── DOCUMENT PASSAGE

Monday, September 01, 2003

Generation of 1968 – did someone say there was an upside?

Okay, here we go again – another rant against baby boomers. But when it comes to new “old” ground, I just can’t help it – they keep spinning their shit out, this one’s fresh today. Plus it doesn’t hurt my motivation that (i) Lindsay Tanner is almost my local MP (although he came close to being knocked off by the Greens in 2001), and (ii) is a clueless, serial under-performer (if he was a stock you would have cut your losses and sold him long ago)

As to the above headline, I admit I being glib. The 1968 “revolution” did have some upside. Let’s go through Lindsay Tanner’s victory talismans, then, one by one:

- individual freedom (too vague to tell)

- feminism (meaning first-world, middle-class and above women). Rapid improvement between late 60s and mid 80s. Unfortunately for the vast majority of the world’s women NOT covered by this “revolution”, the situation has long-since stabilised.

────

▸ **WORK TASK 1**:
In the blog post on the Generation of 1968, which party came close to knocking Lindsay Tanner off in 2001?
▸ **WORK TASK 2**:
Reproduce the passage of the blog post on the Generation of 1968 word for word, starting with "- individual freedom" and going on through "has long-since stabilised.".
▸ **WORK TASK 3**:
Carry on the blog post on the Generation of 1968 from where it stops.
The listing that comes next is separate from the blog post on the Generation of 1968.

── DATASET RECORDS

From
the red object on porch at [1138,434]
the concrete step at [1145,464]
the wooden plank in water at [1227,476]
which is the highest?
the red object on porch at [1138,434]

────

▸ **REPLY 1**:
The Greens.

▸ **REPLY 2**:
- individual freedom (too vague to tell)

- feminism (meaning first-world, middle-class and above women). Rapid improvement between late 60s and mid 80s. Unfortunately for the vast majority of the world’s women NOT covered by this “revolution”, the situation has long-since stabilised.

▸ **REPLY 3**:
- environmentalism (ditto first-world only). Really only started rolling in Australia with mid-70s urban “green bans”. Forest conservation awareness was a product of the 80s, more than any other decade.

- racial equality. Race Discrimination Act passed in 1975 (whatever happened to “We want it now”?). When a racist political party emerged in 1998, the callow actions of the government, in response to Hansonism, suggested that racism was still a potent force in many (almost all older) voters’ minds.

- sexual and gay liberation. Heterosexual liberation definitely peaked during or soon after 1968. Indeed, no anthropologist has been able to provide convincing footage of a “key party” since 1975. As for gay liberation, once again, it was the kids of the eighties (take a bow, me) who did most of the hard work – in an era when, because of AIDS, being gay had never before (or since) been the subject of such hysterical attack.

- opposition to war and nuclear weapons. Yes, back in 1968, you had your own Vietnam-draft skins to save. You broke out the “War is over!” champers in 1975, just as the carnage in Cambodia began. The major anti-nukes campaigns were in the 1980s – driven by a need to oppose the uber-hawk policies of Reagan et al (Reagan and Thatcher also being the first governments to calculatedly shaft the economic interests of the young, in order to enrich the 1968ers all the more).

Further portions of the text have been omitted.